Transcription complète
Retrouvez ici le texte de l’épisode dans l’ordre de lecture.
- Case 01 Bonjour ! Aujourd’hui, je vous propose de découvrir la blockchain. Imaginez un livre magique qui s’écrit tout seul, page après page, et que personne ne peut arracher ni corriger. Chaque nouvelle page garde la mémoire de toutes les précédentes. Ce n’est pas une métaphore… mais le principe central de cette technologie étonnante. Allons voir comment elle fonctionne !
- Case 02 Chaque page de ce livre est ce qu’on appelle un bloc. À l’intérieur, on inscrit des informations : par exemple des transactions financières. Mais voici le secret : à la fin de chaque bloc, on inscrit l’empreinte unique du bloc précédent, comme un sceau. Ainsi, tous les blocs s’enchaînent, et, si vous tentez d’en changer un, tout le livre se brise.
- Case 03 Cet enchaînement forme une chaîne de blocs : la blockchain. Chaque cube contient les données, mais aussi le lien vers le cube précédent. Résultat : impossible de modifier l’histoire sans refaire toute la chaîne depuis le début. C’est comme un collier dont chaque perle porte la marque de la précédente. La sécurité vient de cette dépendance mutuelle.
- Case 04 Mais le livre ne se trouve pas dans une seule bibliothèque : il est copié chez des milliers d’ordinateurs à travers le monde. Ce sont les nœuds du réseau. Chacun détient la même version du registre et surveille les autres. Si un ordinateur triche, les autres l’ignorent. Ainsi, la confiance ne vient pas d’une autorité centrale… mais du collectif.

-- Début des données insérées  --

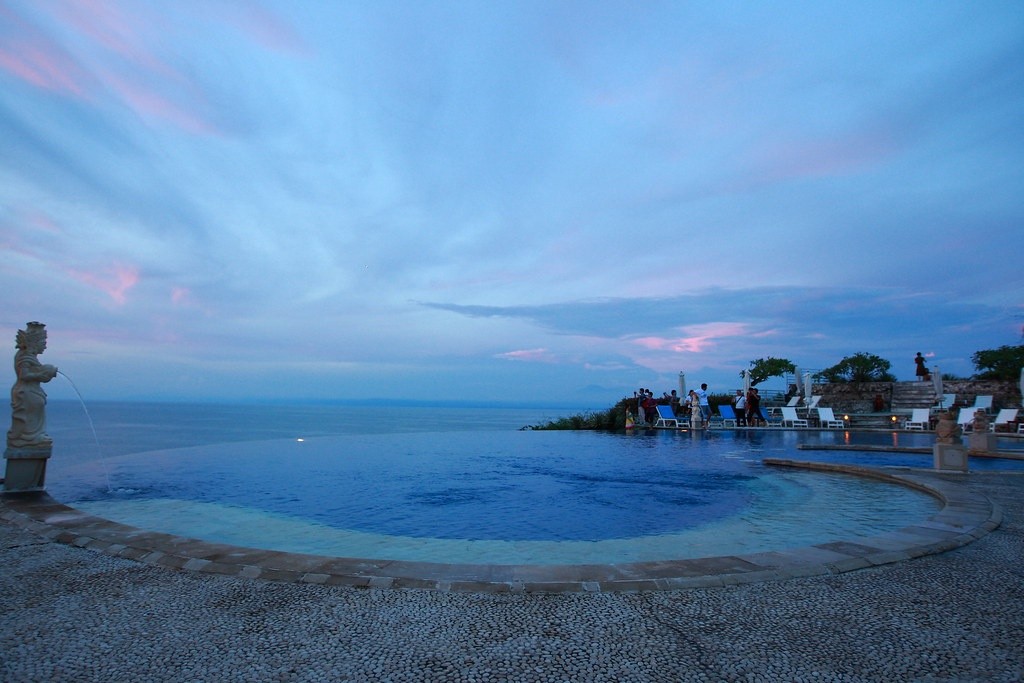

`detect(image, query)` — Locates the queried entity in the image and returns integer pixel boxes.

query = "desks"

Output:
[952,403,970,411]
[1007,421,1024,433]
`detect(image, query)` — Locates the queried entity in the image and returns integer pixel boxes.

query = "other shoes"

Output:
[762,421,767,427]
[702,426,710,432]
[748,422,752,426]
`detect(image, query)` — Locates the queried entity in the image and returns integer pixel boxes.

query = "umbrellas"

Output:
[794,366,804,397]
[678,371,686,416]
[933,365,947,411]
[741,368,751,403]
[803,371,812,418]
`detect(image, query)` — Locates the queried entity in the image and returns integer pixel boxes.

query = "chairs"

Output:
[760,407,782,427]
[957,408,977,432]
[655,405,690,427]
[718,405,748,427]
[766,396,800,413]
[818,408,844,428]
[905,409,930,430]
[968,395,994,414]
[931,394,956,412]
[781,407,808,428]
[990,409,1019,433]
[797,396,822,414]
[703,404,724,427]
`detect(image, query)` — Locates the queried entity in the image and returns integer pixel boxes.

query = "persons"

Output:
[634,388,658,431]
[7,320,53,448]
[731,387,769,428]
[669,383,712,430]
[915,352,927,383]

- Case 05 Pour décider qui ajoute le prochain bloc, il faut un arbitre. Bitcoin utilise le Proof-of-Work : les ordinateurs se lancent dans une course pour résoudre une énigme cryptographique. Le premier qui trouve la solution gagne le droit d’ajouter le bloc et reçoit une récompense. C’est ce que l’on appelle le minage.

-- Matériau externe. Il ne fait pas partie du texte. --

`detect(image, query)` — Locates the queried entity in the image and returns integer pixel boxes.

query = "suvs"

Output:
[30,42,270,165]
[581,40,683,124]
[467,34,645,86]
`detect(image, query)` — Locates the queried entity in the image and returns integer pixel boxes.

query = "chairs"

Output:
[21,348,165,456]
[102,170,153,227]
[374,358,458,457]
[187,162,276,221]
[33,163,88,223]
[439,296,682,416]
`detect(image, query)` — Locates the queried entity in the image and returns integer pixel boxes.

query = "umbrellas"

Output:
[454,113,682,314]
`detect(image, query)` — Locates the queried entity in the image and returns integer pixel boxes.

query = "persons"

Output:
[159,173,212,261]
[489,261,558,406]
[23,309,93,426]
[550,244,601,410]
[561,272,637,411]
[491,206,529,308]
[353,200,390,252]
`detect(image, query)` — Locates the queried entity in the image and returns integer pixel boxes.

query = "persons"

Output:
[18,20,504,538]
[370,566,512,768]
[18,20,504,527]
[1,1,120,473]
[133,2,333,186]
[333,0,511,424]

- Case 06 Cette méthode est très sûre… mais aussi très gourmande. La consommation électrique de Bitcoin se compare parfois à celle d’un pays entier. Pour réduire cet impact, d’autres blockchains, comme Ethereum, sont passées au Proof-of-Stake : ici, on mise ses jetons pour devenir valideur, et on perd sa mise si l’on triche.
- Case 07 Un autre défi est la vitesse. Bitcoin ne gère qu’une poignée de transactions par seconde. Pour accélérer, on crée des couches secondaires, comme les rollups ou le Lightning Network, qui traitent beaucoup d’opérations hors de la chaîne principale, puis enregistrent le résultat final. Résultat : rapidité sans perdre la sécurité.
- Case 08 Grâce à ces bases, la blockchain sert à mille usages : des paiements directs comme la fameuse pizza de 2010 payée 10 000 bitcoins, des œuvres numériques vendues en NFT, ou encore des systèmes d’identité vérifiable. Chaque application repose sur le même principe : inscrire une information immuable, partagée par tous et consultable par chacun.
- Case 09 Et pourtant, un mystère plane toujours. Qui était Satoshi Nakamoto, l’auteur du livre blanc Bitcoin ? Est-il une personne, un groupe, ou une légende calculée ? Des procès récents ont rejeté certaines fausses revendications, mais l’identité reste inconnue. Cette zone d’ombre nourrit l’aura presque mythologique de la blockchain.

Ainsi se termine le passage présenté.